Work task - Determine how many of the lines below hold the word "multivariate". Give the number and nothing else.

Material for this exercise -
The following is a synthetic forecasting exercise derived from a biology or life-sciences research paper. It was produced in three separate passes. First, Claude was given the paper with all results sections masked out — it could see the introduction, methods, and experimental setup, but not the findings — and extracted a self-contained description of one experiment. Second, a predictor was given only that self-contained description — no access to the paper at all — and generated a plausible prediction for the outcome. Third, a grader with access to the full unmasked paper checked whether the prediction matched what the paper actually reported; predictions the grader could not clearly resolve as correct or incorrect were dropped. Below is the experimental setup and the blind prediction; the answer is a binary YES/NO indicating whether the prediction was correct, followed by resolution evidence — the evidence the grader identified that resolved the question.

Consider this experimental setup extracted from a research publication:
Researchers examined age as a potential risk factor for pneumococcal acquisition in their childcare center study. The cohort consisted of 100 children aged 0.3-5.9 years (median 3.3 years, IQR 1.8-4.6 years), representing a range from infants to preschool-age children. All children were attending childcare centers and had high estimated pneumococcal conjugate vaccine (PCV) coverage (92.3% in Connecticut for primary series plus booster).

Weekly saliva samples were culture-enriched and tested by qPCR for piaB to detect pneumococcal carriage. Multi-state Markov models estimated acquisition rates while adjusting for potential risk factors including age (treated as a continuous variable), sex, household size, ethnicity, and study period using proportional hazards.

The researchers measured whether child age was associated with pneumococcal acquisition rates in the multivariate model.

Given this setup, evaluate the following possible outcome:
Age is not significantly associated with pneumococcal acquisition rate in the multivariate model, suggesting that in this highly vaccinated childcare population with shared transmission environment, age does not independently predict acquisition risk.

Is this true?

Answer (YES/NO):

...

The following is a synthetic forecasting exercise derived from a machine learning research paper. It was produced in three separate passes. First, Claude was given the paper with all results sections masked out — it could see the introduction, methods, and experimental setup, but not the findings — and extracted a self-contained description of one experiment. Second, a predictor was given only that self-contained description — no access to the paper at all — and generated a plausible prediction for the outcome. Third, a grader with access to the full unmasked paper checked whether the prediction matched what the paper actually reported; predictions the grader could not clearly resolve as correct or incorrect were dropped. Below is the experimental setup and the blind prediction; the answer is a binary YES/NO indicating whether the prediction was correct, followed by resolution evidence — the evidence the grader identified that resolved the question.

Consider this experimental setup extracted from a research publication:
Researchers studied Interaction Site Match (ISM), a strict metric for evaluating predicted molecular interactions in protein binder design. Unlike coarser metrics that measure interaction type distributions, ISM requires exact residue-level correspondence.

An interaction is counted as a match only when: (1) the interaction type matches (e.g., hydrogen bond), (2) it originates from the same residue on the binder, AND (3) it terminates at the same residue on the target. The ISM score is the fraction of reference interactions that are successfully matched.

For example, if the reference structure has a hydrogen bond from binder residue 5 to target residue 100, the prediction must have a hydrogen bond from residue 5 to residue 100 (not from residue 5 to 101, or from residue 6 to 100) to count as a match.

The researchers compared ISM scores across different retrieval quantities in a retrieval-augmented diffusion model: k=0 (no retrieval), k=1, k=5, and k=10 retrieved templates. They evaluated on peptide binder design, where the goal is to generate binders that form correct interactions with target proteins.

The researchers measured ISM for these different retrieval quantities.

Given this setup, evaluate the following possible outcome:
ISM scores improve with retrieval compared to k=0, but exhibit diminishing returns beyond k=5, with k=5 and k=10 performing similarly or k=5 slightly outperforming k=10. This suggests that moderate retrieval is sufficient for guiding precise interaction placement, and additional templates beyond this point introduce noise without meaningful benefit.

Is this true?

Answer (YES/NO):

Problem solution - 2